By 22. Juni 2016Arbeitsrecht

„Der Ball ist rund, und ein Spiel dauert 90 Minuten“ und „Nach dem Spiel ist vor dem Spiel“. So oder so ähnlich werden in den kommenden Wochen im Rahmen der Fußball- Europameisterschaft mehrere Millionen Bundestrainer die, Sepp Herberger zugeschriebenen, Zitate wiedergeben. Da die Anstoßzeiten mit 15, 18 und 21 Uhr nicht uneingeschränkt arbeitnehmerfreundlich sind und ein Sieg der Lieblingsmannschaft gefeiert werden will, fragt sich, wie sich das mit den gegenseitigen Rechten und Pflichten im Arbeitsverhältnis verträgt.

§ 611 Abs.1 BGB bestimmt „durch den Dienstvertrag wird derjenige, welcher Dienste zusagt, zur Leistung der versprochenen Dienste, der andere Teil zur Gewährung der vereinbarten Vergütung verpflichtet.“ Mit anderen Worten: es gilt der Grundsatz, kein Geld ohne Arbeit. Das bedeutet auch, dass man nicht während seiner Arbeitszeit ausnahmsweise (vermehrt) Internet oder Handy nutzen darf, um Spielberichte abzufragen, wenn dies nicht ausdrücklich gestattet ist. Wer gar nicht anders kann, muss Urlaub nehmen oder kann die Gelegenheit nutzen, um aufgelaufene Überstunden abzubauen.

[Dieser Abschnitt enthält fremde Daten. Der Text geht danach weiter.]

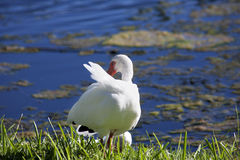 American White Ibis with a red beak Royalty Free Stock Photography
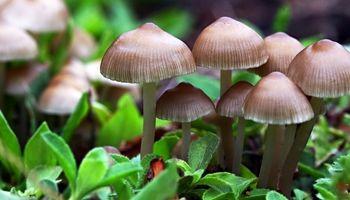 قارچها جایگزین قرصهای ضد افسردگی میشوند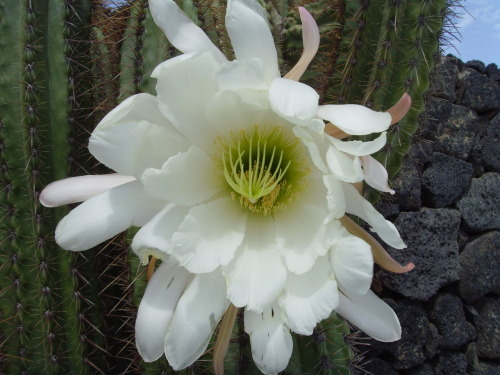 Bedtime Flowering cactus - the flowers come right out on stalks with the large central pieces they look like triffids. Last few Bedtime Cactus pictures left.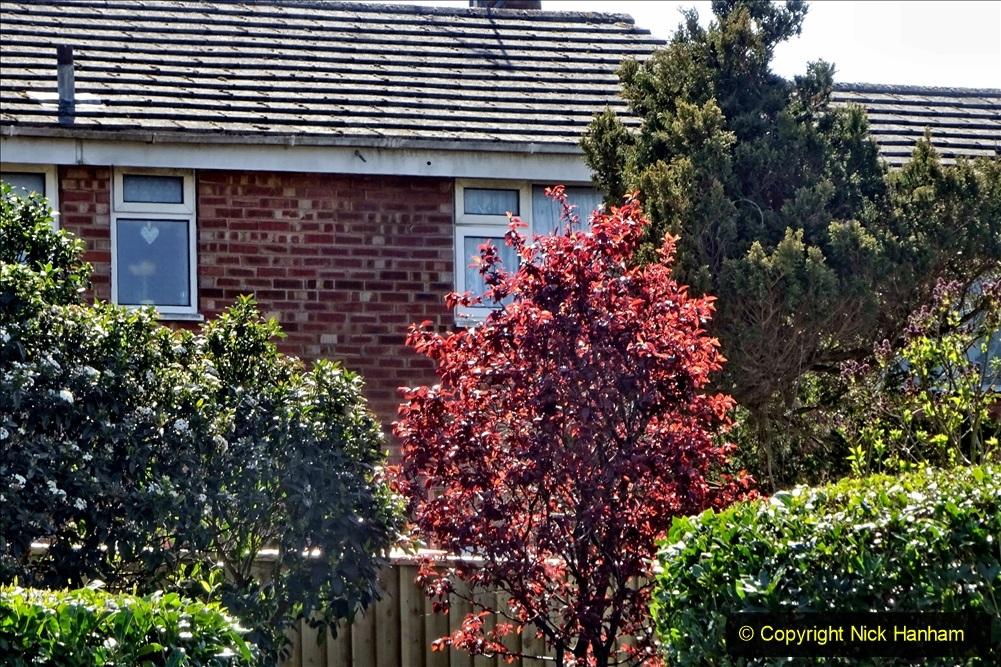2021-04-04 A Poole garden in Spring. (50) 050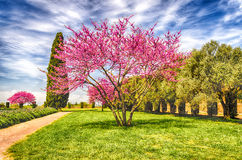 Beautiful Garden with flowered cherry, cypresses and olive trees Royalty Free Stock Image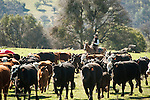 Cowboy Colemen Rader gathers the cows and calvesat the Stoney Creek Corrals of the Busi Ranch, Amador County, Calif.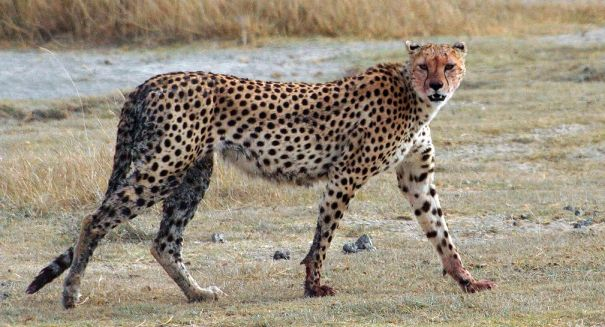 Are cheetahs becoming extinct?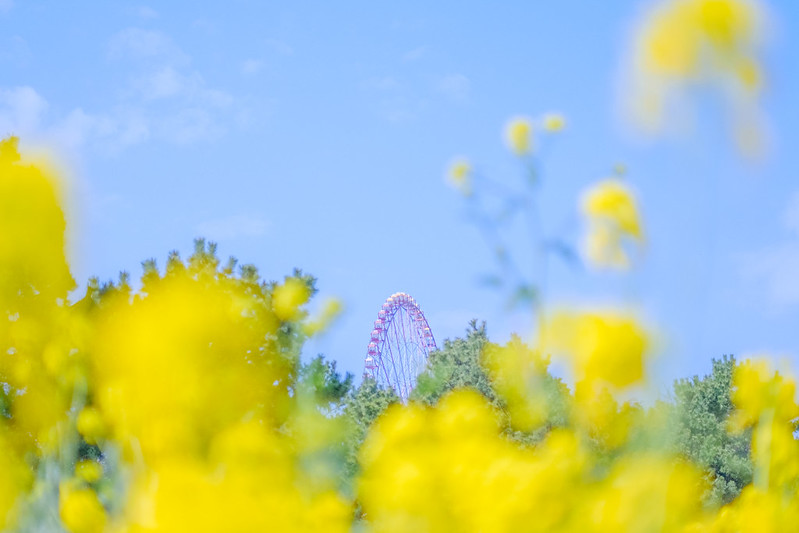 Rapeseed flowers and Ferris wheel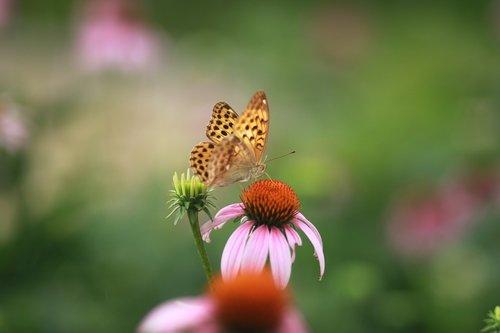 flowers  nature  plants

Eine Fußball – EM gibt auch keinen Freifahrtschein für den Genuss von Alkohol oder lässt Ausnahmen bei der Kleiderordnung zu. Wer also am Tag nach einem großartigen Spiels, beispielsweise der deutschen Nationalmannschaft, alkoholisiert im Deutschland-Trikot zur Arbeit kommt, riskiert erheblichen Ärger, der von einer Abmahnung bis zur Kündigung reichen kann.

Insgesamt lässt sich festhalten, dass nach wie vor dieselben Regeln im Arbeitsverhältnis gelten. Womöglich wird der Chef aber hier und da ein Auge zudrücken, wenn nach einer Ausnahme gefragt wird.